Plasmids including one or more therapeutically useful genes are used to transform bacterial cells. The engineered bacteria then go through an incubation growth process. After having reached a stable growth rate they can be stored for later delivery or immediately encapsulated for delivery. For example, transformed bacteria can be delivered orally in pill, powder, or suspension form in a liquid, a timed-release oral dose, by adding to a food base such as, for example, a cultured milk product such as yogurt, a cultured foodstuff, a foodstuff, or rectally as a suppository or a combination thereof. Cultured foodstuffs include probiotic beverages that may be dairy or non-dairy, and can include, for example, fermented oat drinks, altered fruit juices, or milk/yogurt-based beverages. Foodstuffs include, for example, cereal bars and chocolate. Useful bacterial vectors include, for example, E. coli, and bacteria from the genera: Lactococcus, Streptococcus, Clostridium, Salmonella, Listeria, Prevotella, Bifidobacterium, Leuconostoc, Peseudomonas, and Lactobacillus species (some of the listed bacterial species refer to deactivated strains that are non-virulent). Other examples of suitable bacteria species include: Streptococcus thermophilus, Lactobacillus bulgaricus, and Bifidobacterium lactis (BB-12).

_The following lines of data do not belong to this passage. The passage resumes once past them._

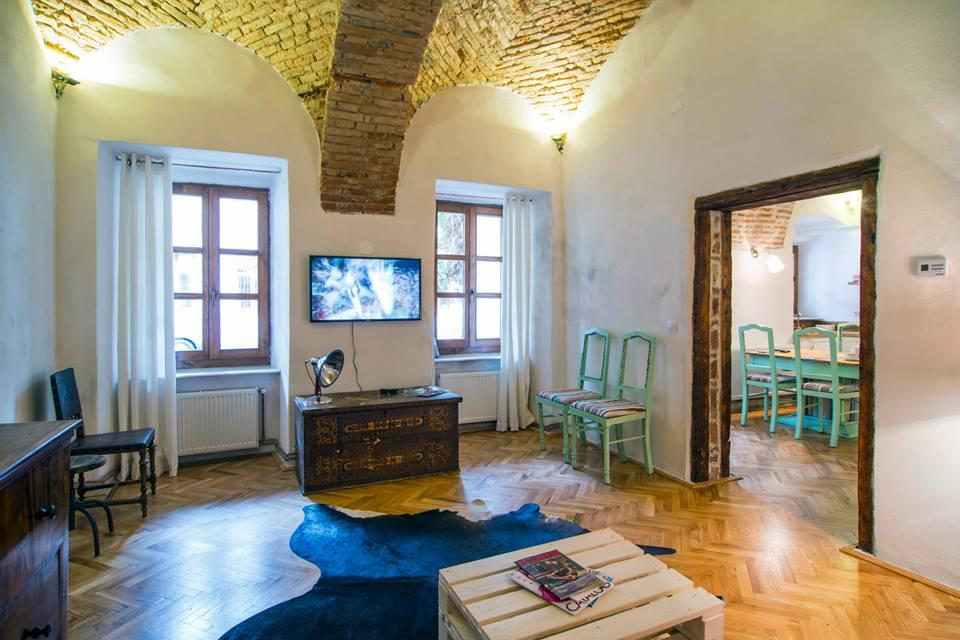 adelaparvu.com despre apartamente la Cluj, The Garden Apartment, designer Dacian Morar (10)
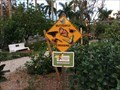 Image for Edison & Ford Winter Estates Butterfly Garden - Fort Myers, Florida, USA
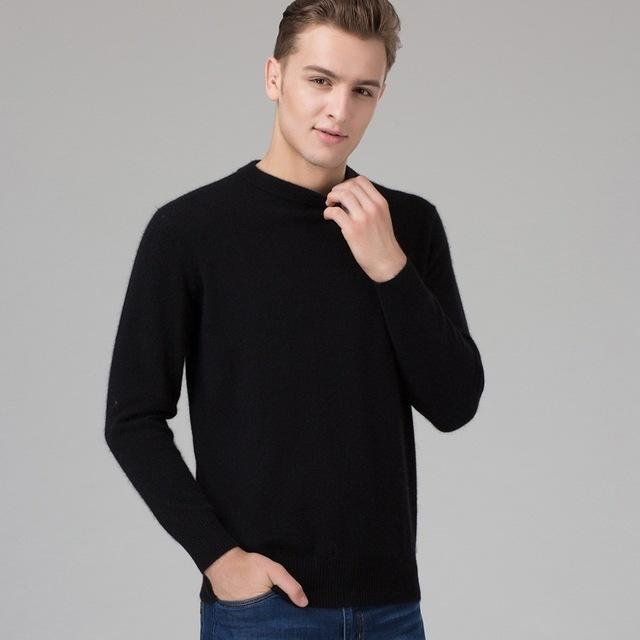 Men Smart Jumper / Cashmere Blend Knitted Sweater / O-Neck Long Sleeve Warm Pullover-black-S-JadeMoghul Inc.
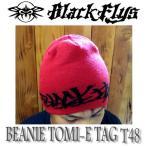 【在庫限り50%OFF】 BLACK FLYS/ブラックフライ BEANIE TOMI-E TAG T48/ニットキャップ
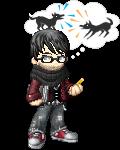 Arayama Tsutomu's avatar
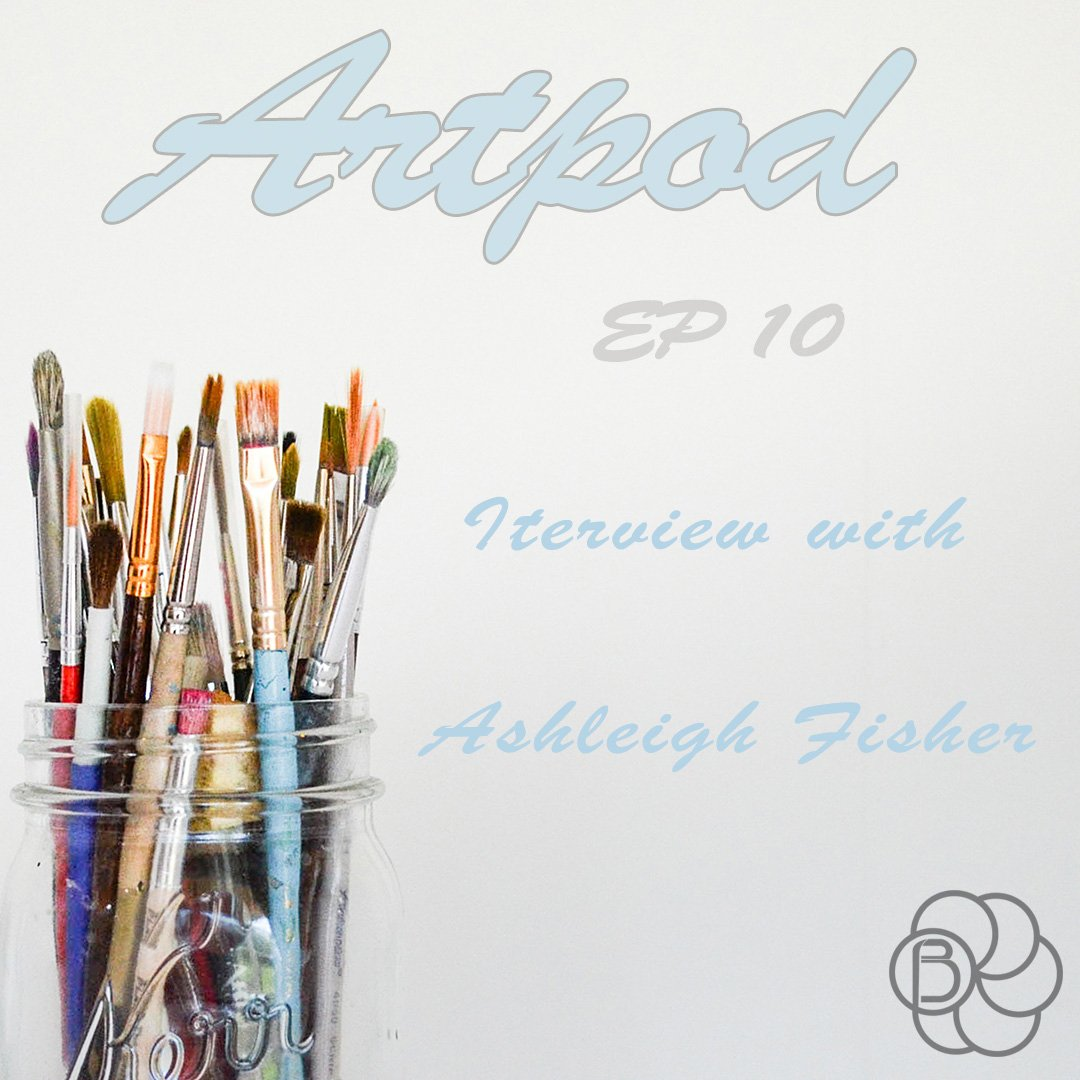The latest episode of Artpod dropped this weekend , check it out !!! Tune in for an Interview with Ashleigh Fisher.Find out what exactly artist admin is and how it can benefit creatives.#BlendedPodcasts #Artpod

In some embodiments, the protein is β-galactosidase (beta-gal). Both human and E. coli versions of the gene-encoding for the beta-gal enzyme (lac gene) exist for the metabolism of lactose. However, native colon E. coli lac genes are maintained in an inactive state by the constant presence of a repressor protein that is only released in the presence of lactose.

E. coli beta-gal (non-human) can catalyze the prodrug Daun02 (a daunorubicin beta-galactoside prodrug: N-[4″-(β-galactopyranosyl)-3″-nitrobenzyloxycarbonyl]daunomycin) into a toxic drug (daunorubicin) that may be used to kill or inhibit cancer cells. Daun02 is a derivative of the anthracycline daunomycin. Anthracyclines are a class of drugs currently used to treat several types of cancer. Anthracyclines can cause cancer cell death by binding to proteasomes and cancer cell DNA. Anthracyclines an also interfere with topoisomerase function, causing accumulation of cancer cell DNA damage. Other useful prodrugs and enzymes that transform prodrugs into therapeutically active molecules include, for example, gal-DNC4 (N-[(4″R,S)-4″-ethoxy-4″-(1′″-O-β-D-galactopyranosyl)butyl]daunorubicin) (transformative enzymes include: beta-gal), nucleoside or amino acid analogs such as 5-fluorocytosine (transformative enzymes include: cytosine deaminase), polymerase inhibitors such as Poly-ADP (adenosine diphosphate ribose) ribose polymerase-1 inhibitors (transformative enzymes include: glutathione (GSH), glutathione S-transferase P1 (GSTP1)), CNOB (6-chloro-9-nitro-5-oxo-5H-benzo(a)phenoxazine) (transformative enzymes include: E. coli nitroreductase and its alternative form ChrR6), ganciclovir (transformative enzymes include: herpes simplex 1 virus thymidine kinase), nitrogen mustard 1 glutamates, such as CMDA (4 [(2-chloroethyl)(2-mesyloxyethyl)amino]benzoyl l-glutamic acid) (transformative enzymes include: carboxypeptidase G2), 6-methylpurine deoxyriboside (transformative enzymes include: purine nucleoside phosphorylase (PNP)), Irinotecan (CPT 11), (5-[aziridin-1-yl]-2,4-dinitrobenzamide) (CB1954) (transformative enzymes include: nitrogen reductase), doxorubicin prodrugs (transformative enzymes include: penicillin-V amidase), 5-fluorocytosine (transformative enzymes include: cytosine-deaminase (CD)), and cyclophosphamide (transformative enzymes include: cytochrome P450 (CYP450)). Bacteria are transformed with plasmids capable of expressing one or more enzymes that catalyze the conversion of a prodrug into an active drug form.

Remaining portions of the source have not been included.